### READING TEXT
===============

Friday, September 11, 2009

Mia Culpa

Or...how trying to do a good thing can turn really, really bad very quickly.

Yes, I am guilty as charged. I confess to one and all here and now that it was I who created, designed, bankrolled and maintained for two whole days the Adoption Resource Center website, putting in probably a hundred hours of labor.

I am guilty of
creating a situation which allowed the ownership of the site to overshadow its purpose and detract from what it might be capable of accomplishing.

Most of all I am guilty of having lied to an old friend...and someone who defended me as being truthful. She was the only one who asked me outright in a personal email and I denied it to her. It is something I am ashamed of, truly regret and I have apologized for.

What Happened?

===============

### TASK INSTRUCTIONS
(A) In the blog post about the Adoption Resource Center website, how long did the writer maintain the site?
(B) Extend the post about the Adoption Resource Center website, beginning immediately after its final line, "What Happened?"

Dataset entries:

===============

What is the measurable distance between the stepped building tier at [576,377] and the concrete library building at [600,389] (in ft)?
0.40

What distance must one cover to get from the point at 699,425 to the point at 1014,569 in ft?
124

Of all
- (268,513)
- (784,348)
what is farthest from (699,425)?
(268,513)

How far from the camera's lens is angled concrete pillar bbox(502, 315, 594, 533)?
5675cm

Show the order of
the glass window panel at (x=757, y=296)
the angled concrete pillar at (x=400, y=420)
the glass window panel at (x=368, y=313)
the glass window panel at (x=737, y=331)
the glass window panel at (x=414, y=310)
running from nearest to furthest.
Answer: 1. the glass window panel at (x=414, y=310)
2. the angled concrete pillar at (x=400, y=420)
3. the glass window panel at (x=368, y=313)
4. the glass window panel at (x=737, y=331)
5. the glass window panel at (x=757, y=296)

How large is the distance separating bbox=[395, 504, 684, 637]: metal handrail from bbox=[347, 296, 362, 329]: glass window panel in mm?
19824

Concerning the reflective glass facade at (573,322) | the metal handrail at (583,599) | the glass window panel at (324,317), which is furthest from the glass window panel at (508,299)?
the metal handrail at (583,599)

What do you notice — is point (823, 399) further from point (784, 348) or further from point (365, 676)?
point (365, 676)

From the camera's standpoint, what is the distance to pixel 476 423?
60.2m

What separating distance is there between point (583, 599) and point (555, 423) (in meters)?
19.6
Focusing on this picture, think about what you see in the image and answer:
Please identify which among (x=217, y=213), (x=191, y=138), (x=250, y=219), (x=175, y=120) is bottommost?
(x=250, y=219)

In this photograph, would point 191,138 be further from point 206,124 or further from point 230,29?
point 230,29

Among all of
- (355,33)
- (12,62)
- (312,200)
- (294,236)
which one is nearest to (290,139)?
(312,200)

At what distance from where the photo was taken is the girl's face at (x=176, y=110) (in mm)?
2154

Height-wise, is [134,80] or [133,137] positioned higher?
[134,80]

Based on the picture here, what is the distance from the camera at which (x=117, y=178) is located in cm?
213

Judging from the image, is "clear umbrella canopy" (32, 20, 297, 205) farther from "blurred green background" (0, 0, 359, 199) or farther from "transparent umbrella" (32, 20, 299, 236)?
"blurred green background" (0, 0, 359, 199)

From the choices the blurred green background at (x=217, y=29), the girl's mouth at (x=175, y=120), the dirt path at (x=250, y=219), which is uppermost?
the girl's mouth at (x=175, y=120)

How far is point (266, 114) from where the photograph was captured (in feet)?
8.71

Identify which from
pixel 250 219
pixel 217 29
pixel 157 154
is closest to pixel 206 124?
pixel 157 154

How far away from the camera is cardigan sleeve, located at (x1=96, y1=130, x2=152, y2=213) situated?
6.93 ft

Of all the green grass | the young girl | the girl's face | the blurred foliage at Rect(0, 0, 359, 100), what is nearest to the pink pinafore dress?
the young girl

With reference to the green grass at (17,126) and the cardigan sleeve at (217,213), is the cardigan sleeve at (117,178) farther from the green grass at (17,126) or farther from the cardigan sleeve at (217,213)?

===============

### ANSWERS PROVIDED
(A) Two whole days.

(B)
Unaccustomed as I am to lying, I am a very poor liar and so immediately, within hours of setting up the website I erred in replying to two or three emails from the wrong account, unintentionally revealing myself. When I realized two of the errors, I asked those two people to please not let it go any further and explained why I preferred to maintain my anonymity re this one project. Me, who has been out spoken and public since the 70's...on national TV etc, knowing the importance of showing my face and using my name in order to dispel the myth that mothers who lose children to adoption want anonymity.

But just this once, for this one project, I felt it would be more beneficial to the project to do it silently and not take the credit - or the heat - as stated on the FAQ of the website (see EDIT below). Some have agreed with my logic and reasons, others believe it was in a very faulty decision.

As lies will, it backfired, and it backfired very very quickly. One of the two people I asked to contain it, chose instead to immediately go public with their "gotcha" revelation.

Today I discovered a third person received revealing email who believed I had "good intentions" but nonetheless accused me of having "outed myself" intentionally to get the word around! A promotional gimmick for the website! It amazes me that anyone could possibly think me capable of such calculated deceit.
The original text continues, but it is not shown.